L'isolement pendant la pandémie, le dérèglement du rythme de vie, le manque chronique de sommeil, la surstimulation par les réseaux sociaux et les vidéos sont des facteurs environnementaux souvent cités. Ils s'intègrent bien dans l'idée que "le risque d'apparition augmente lorsque le stress s'ajoute à une vulnérabilité".


C. L'hypothèse du "changement d'accès aux soins et de diagnostic"
L'idée que "autrefois, on se contentait de dire que c'était un 'original' et il n'était pas lié aux soins médicaux" et que "les écoles et les familles sont maintenant capables de détecter les changements" est également répandue.
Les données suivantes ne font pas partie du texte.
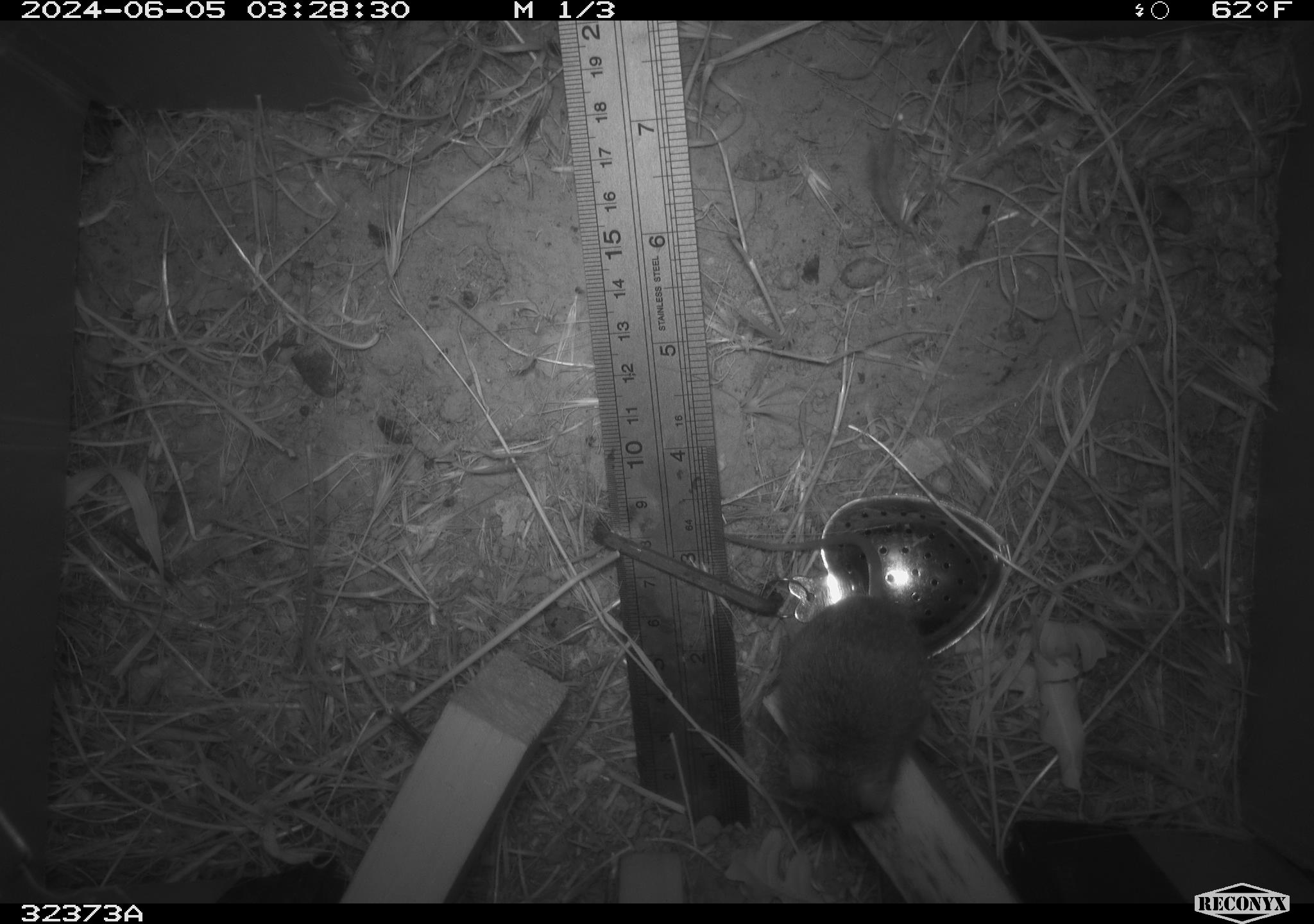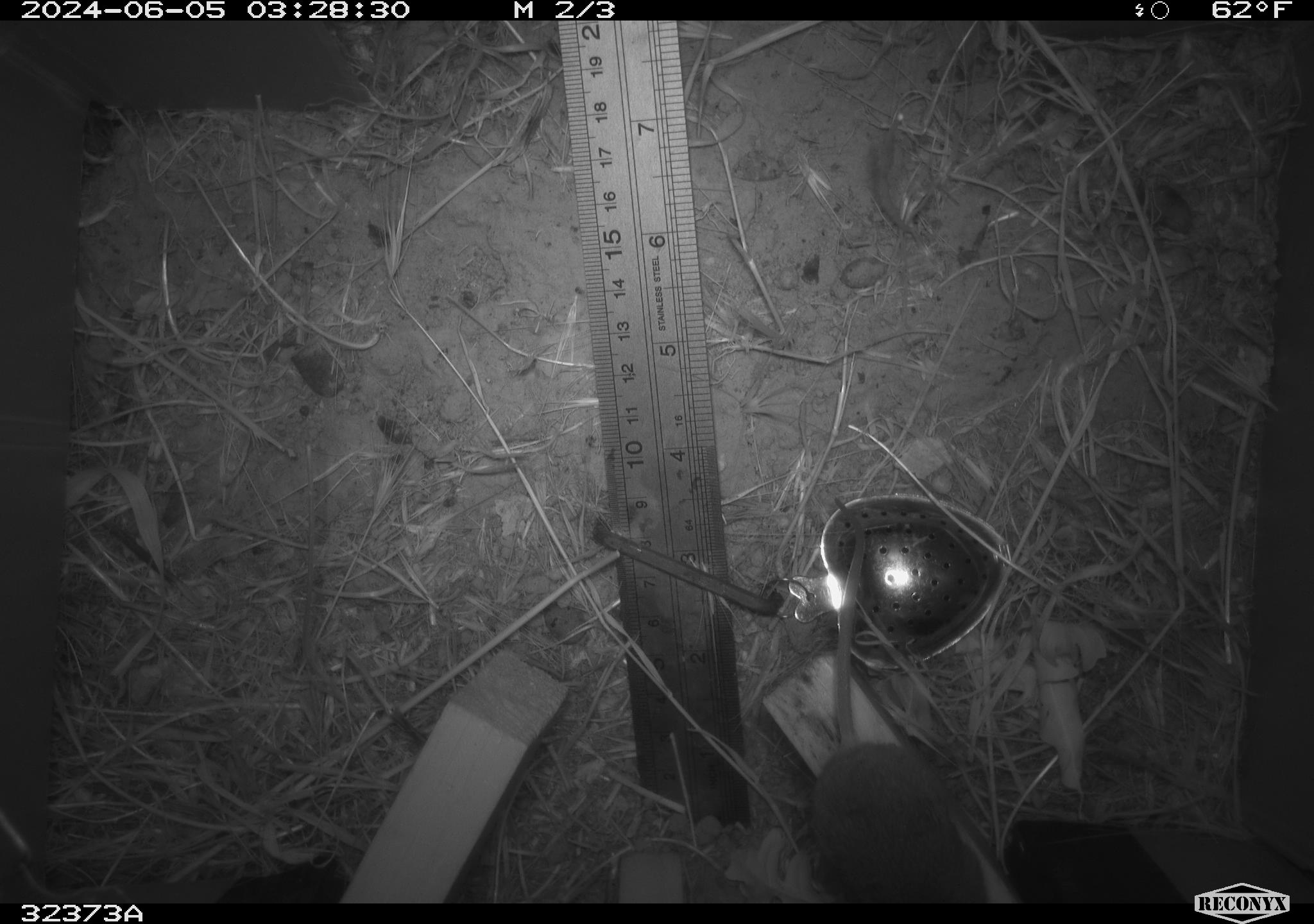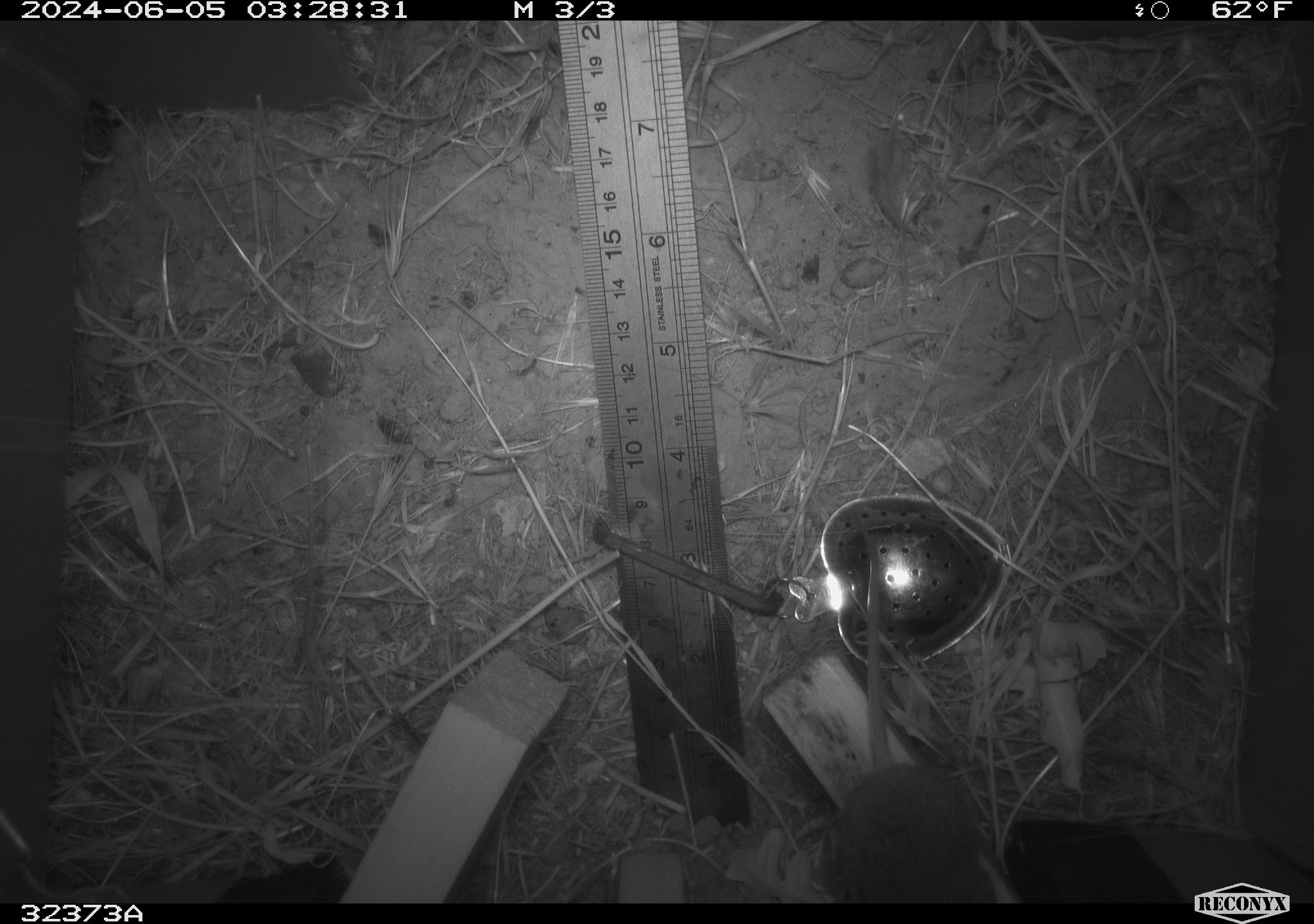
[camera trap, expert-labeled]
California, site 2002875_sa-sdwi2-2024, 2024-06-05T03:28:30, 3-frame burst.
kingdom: Animalia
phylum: Chordata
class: Mammalia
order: Rodentia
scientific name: Rodentia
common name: mouse species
Cela est difficile à nier. Si le soutien précoce se développe, le pourcentage de personnes "repérées" à un stade léger ou indéterminé augmentera.


D. L'hypothèse du "stress structurel de la société"
Le coût du logement, les frais de scolarité, la précarité de l'emploi, le manque de perspectives d'avenir sont des éléments soulignant le "sentiment d'impasse" des jeunes, et certains postent que l'augmentation des troubles psychotiques pourrait en être une extension.
Sur LinkedIn, les publications professionnelles partagent les points clés de la nouvelle et commentent souvent les facteurs structurels tels que la "solitude" et la "faiblesse du soutien social".


Les discussions sur les réseaux sociaux sont un mélange de bon et de mauvais, mais ce qui est commun, c'est la question intuitive de "qu'est-ce qui a changé dans l'environnement des jeunes générations".


7. Ce qui est nécessaire maintenant, ce n'est ni la peur ni l'optimisme, mais "la capacité à différencier"

Ce sujet est accompagné de deux extrêmes.

  • Réaction excessive : la peur du style "les jeunes se détruisent" renforce la stigmatisation des personnes concernées et restreint l'accès au soutien

  • Sous-estimation : si l'on se contente de dire "seuls les diagnostics ont augmenté", la prévention et l'intervention peuvent être retardées si le risque réel a augmenté


C'est pourquoi il est important de différencier.
(1) La partie "devenue plus visible" grâce à l'amélioration de l'accès aux soins
(2) La partie où "le risque a réellement augmenté" en raison de changements environnementaux spécifiques à la génération
Déterminer dans quelle proportion ces deux éléments sont mélangés sera le rôle des prochaines recherches.


Il y a aussi des choses que la société peut faire immédiatement. Le sommeil, l'usage de substances, l'isolement, les lignes de consultation, le soutien scolaire et communautaire - si la cause n'est pas unique, l'intervention n'a pas besoin de l'être non plus. Au moins, un système pour "détecter tôt et connecter tôt" est peu susceptible d'être nuisible, quelle que soit l'hypothèse correcte.